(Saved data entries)
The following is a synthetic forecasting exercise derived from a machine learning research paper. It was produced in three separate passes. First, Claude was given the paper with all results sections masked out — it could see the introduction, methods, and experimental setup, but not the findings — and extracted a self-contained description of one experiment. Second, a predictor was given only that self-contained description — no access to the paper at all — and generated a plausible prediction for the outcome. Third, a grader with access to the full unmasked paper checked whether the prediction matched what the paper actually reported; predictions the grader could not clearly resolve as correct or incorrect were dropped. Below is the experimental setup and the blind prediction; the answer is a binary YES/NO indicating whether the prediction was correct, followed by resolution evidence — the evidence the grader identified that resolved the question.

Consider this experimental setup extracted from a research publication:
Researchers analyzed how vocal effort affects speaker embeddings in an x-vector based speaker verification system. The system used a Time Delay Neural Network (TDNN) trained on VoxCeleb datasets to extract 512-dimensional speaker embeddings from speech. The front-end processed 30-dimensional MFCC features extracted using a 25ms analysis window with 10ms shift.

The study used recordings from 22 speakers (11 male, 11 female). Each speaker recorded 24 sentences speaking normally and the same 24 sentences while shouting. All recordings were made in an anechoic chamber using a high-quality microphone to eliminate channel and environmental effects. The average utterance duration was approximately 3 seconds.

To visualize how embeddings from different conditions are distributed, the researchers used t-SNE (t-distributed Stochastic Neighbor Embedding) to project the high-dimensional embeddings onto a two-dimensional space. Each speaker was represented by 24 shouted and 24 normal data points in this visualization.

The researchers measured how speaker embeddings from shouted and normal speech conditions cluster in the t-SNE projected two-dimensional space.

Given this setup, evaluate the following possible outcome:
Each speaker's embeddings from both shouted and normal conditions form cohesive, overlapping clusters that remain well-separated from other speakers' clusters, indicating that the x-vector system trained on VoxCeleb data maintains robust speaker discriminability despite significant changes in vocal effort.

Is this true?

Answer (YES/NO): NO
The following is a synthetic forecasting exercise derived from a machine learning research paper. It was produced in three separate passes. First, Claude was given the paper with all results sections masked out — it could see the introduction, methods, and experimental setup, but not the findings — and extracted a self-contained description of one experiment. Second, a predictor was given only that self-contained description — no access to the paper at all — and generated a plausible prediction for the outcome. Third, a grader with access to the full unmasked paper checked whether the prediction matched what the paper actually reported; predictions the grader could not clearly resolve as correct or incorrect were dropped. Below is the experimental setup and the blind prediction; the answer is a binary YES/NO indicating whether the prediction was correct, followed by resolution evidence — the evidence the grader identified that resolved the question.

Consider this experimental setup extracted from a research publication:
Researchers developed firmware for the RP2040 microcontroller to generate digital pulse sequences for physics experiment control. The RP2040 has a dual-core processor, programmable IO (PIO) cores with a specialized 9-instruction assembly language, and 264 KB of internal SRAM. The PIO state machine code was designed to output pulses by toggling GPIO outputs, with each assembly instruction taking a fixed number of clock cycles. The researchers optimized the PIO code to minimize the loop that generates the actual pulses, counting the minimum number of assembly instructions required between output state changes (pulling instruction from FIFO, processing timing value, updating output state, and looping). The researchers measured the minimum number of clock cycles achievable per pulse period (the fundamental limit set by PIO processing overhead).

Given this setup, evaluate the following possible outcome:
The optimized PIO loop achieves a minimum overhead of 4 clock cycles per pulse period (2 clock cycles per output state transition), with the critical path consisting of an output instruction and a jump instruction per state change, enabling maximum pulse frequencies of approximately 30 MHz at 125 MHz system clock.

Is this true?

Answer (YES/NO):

...

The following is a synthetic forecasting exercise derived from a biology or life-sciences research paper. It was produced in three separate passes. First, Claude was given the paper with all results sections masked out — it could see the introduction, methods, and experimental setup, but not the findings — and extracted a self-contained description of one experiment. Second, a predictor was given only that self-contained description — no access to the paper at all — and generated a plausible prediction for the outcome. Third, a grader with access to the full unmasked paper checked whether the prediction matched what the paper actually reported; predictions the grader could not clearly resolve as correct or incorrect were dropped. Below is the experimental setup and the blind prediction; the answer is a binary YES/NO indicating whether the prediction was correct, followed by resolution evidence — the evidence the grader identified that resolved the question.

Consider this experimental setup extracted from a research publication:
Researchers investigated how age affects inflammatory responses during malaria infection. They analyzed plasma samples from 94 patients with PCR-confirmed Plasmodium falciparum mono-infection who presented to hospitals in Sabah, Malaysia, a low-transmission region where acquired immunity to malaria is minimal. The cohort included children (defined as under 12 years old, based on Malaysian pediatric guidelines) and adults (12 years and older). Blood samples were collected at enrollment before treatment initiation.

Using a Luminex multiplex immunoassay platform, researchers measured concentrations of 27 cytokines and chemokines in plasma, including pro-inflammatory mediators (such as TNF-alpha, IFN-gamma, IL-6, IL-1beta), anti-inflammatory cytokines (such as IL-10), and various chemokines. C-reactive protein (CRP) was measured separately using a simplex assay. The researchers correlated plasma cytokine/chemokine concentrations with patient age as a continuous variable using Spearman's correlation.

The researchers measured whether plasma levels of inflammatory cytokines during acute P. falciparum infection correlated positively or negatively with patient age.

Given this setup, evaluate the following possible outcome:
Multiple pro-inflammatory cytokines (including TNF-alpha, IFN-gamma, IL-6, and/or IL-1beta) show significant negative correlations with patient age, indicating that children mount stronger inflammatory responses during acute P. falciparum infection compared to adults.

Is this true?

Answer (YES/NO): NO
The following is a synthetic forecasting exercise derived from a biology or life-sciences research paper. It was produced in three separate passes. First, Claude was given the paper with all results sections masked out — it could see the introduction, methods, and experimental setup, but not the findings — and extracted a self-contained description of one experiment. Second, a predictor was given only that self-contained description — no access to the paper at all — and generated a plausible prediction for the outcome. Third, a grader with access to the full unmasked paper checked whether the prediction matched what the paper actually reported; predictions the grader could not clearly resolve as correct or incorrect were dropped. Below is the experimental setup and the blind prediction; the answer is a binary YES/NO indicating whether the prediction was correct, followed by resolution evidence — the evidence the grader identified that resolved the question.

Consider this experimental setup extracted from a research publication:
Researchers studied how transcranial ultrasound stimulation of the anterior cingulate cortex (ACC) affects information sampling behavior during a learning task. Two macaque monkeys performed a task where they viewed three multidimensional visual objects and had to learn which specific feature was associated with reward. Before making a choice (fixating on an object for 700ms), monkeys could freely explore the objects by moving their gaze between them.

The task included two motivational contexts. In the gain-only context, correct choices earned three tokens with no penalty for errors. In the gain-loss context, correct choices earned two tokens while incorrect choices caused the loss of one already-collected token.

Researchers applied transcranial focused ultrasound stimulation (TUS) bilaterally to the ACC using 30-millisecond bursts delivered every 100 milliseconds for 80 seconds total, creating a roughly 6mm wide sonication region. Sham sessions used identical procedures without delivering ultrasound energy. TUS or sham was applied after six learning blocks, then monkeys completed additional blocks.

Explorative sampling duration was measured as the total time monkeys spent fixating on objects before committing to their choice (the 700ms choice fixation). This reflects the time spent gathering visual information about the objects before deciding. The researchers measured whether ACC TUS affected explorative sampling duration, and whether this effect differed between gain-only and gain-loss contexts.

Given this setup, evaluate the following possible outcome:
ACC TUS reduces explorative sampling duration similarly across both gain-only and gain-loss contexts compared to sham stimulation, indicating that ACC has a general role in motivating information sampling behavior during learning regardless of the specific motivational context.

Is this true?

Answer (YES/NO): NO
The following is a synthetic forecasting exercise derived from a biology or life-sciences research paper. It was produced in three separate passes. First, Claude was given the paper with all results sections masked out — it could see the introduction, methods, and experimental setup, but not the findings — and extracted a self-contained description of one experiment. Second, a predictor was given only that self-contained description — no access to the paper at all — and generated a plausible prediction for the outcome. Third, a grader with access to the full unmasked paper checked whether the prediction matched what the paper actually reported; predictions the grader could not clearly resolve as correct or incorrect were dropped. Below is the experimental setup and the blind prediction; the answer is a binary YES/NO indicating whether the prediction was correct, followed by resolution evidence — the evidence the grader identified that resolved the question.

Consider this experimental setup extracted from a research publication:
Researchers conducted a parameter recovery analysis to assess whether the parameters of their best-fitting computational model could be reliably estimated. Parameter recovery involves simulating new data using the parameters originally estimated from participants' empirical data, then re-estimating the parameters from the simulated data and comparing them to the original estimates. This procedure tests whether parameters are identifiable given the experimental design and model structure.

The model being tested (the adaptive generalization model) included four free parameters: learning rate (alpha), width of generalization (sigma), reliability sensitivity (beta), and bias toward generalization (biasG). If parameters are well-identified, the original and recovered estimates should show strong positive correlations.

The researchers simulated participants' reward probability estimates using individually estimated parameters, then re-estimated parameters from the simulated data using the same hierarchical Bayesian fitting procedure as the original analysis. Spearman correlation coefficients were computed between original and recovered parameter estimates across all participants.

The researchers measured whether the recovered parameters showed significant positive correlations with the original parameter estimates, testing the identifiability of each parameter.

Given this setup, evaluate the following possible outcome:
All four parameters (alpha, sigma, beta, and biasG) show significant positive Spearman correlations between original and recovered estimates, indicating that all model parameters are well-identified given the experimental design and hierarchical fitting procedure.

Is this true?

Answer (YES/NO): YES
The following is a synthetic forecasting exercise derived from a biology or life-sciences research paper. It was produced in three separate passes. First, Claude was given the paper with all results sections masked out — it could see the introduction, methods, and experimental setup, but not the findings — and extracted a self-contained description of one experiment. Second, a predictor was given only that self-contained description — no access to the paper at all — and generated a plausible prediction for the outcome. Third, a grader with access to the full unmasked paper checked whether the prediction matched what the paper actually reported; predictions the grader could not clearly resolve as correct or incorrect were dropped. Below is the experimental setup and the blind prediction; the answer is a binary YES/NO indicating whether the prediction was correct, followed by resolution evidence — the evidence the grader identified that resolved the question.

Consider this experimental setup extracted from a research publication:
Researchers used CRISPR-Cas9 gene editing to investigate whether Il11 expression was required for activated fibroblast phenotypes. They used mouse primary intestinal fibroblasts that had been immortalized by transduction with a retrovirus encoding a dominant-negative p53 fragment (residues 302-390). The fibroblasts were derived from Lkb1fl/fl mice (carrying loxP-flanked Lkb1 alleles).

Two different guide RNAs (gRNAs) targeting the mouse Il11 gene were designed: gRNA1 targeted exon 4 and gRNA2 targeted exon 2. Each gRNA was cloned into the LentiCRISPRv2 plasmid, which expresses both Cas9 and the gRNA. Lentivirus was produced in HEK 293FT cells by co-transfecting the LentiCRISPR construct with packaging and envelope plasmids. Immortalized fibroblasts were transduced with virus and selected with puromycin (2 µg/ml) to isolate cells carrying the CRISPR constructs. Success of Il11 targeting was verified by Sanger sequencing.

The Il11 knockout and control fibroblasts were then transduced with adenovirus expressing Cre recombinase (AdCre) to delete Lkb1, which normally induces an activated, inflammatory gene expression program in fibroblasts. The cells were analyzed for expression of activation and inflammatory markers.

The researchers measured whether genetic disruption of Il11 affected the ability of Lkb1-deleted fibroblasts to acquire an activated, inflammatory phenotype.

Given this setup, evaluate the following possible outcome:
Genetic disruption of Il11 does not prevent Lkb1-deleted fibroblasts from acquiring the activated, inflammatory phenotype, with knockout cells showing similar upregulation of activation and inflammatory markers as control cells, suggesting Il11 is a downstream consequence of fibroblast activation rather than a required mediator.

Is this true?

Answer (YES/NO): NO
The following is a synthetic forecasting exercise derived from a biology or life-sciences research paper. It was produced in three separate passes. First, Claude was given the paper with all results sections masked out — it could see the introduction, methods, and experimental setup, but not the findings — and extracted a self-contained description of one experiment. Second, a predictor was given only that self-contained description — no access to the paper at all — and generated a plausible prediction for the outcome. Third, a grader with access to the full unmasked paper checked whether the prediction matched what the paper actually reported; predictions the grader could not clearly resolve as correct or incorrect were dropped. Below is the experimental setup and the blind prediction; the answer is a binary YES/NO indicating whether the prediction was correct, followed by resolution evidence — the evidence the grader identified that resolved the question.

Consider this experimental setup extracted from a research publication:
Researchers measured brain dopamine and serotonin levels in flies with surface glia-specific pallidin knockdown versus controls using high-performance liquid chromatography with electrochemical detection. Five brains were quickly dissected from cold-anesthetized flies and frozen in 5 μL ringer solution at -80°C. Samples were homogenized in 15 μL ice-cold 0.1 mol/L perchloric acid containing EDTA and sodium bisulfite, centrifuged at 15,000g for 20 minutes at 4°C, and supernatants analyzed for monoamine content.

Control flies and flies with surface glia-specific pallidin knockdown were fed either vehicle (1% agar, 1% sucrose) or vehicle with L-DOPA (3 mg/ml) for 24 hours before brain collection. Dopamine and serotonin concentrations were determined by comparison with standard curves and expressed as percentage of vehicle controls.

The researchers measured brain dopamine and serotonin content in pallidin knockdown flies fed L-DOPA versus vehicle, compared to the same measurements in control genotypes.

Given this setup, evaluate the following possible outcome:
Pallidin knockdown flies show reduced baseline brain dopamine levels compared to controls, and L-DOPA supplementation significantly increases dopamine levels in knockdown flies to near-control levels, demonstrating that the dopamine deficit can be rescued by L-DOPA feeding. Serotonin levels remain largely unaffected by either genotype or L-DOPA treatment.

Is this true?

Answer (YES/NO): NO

--

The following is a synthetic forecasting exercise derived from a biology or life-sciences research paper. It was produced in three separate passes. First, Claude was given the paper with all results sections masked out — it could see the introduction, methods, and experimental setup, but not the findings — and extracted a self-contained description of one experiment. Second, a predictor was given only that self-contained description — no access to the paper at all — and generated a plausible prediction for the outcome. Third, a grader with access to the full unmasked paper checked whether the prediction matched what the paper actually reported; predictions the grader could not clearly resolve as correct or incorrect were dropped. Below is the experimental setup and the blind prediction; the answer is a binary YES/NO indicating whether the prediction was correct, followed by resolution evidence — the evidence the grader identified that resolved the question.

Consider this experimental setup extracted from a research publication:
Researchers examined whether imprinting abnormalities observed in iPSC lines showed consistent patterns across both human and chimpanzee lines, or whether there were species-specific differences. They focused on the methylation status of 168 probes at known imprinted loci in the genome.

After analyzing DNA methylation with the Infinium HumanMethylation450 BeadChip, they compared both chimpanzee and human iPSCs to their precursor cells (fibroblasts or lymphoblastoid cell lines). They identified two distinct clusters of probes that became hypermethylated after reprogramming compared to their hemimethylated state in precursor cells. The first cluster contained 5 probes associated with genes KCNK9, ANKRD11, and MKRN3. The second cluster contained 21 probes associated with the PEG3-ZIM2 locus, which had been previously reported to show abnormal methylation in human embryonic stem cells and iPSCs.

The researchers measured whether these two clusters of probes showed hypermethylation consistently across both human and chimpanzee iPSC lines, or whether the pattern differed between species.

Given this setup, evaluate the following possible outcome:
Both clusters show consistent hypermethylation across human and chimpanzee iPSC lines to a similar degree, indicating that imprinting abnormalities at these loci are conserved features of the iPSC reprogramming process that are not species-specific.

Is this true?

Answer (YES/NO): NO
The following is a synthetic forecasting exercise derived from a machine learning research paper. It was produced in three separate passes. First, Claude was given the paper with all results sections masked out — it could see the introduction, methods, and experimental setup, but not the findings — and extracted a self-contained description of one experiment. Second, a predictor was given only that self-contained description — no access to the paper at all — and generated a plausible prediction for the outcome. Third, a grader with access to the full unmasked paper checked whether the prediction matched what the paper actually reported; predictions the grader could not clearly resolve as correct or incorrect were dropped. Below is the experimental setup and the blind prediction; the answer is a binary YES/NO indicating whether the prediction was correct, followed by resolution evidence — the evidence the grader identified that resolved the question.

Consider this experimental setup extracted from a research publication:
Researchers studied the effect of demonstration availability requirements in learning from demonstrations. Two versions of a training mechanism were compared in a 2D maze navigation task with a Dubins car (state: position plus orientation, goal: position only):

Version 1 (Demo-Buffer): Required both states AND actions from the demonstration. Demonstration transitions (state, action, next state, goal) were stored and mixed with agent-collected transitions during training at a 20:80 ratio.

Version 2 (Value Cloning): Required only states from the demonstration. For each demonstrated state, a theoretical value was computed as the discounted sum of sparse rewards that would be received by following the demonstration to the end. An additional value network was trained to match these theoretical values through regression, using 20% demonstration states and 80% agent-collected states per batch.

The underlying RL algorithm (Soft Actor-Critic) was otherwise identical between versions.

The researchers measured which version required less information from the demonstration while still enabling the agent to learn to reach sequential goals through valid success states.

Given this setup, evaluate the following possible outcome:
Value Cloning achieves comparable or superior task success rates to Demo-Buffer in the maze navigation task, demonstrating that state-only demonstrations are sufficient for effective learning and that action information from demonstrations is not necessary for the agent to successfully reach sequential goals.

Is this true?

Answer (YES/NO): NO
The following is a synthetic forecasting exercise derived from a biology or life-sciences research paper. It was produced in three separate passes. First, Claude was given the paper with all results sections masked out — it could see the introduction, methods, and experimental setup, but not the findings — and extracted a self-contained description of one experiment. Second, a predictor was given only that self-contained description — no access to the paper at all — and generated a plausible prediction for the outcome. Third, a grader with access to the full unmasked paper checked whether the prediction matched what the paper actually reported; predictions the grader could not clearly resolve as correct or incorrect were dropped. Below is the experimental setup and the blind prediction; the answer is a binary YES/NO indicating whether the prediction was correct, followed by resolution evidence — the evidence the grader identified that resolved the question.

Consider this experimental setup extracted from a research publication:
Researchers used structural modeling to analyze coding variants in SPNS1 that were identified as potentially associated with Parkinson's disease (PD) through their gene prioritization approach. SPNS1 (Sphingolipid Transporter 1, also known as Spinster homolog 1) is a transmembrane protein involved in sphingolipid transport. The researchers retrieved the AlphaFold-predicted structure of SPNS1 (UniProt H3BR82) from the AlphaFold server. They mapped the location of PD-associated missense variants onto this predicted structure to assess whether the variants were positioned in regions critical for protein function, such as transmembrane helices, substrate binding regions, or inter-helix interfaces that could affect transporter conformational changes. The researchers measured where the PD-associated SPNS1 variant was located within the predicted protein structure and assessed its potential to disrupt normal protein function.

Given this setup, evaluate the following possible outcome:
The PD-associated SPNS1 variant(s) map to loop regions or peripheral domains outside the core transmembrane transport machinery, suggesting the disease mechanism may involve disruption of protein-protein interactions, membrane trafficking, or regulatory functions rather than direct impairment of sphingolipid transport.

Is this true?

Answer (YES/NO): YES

### Work to complete:
Look through the entries for the string "glia". Every line that has it belongs in the answer.

### Your response:
Researchers measured brain dopamine and serotonin levels in flies with surface glia-specific pallidin knockdown versus controls using high-performance liquid chromatography with electrochemical detection. Five brains were quickly dissected from cold-anesthetized flies and frozen in 5 μL ringer solution at -80°C. Samples were homogenized in 15 μL ice-cold 0.1 mol/L perchloric acid containing EDTA and sodium bisulfite, centrifuged at 15,000g for 20 minutes at 4°C, and supernatants analyzed for monoamine content.
Control flies and flies with surface glia-specific pallidin knockdown were fed either vehicle (1% agar, 1% sucrose) or vehicle with L-DOPA (3 mg/ml) for 24 hours before brain collection. Dopamine and serotonin concentrations were determined by comparison with standard curves and expressed as percentage of vehicle controls.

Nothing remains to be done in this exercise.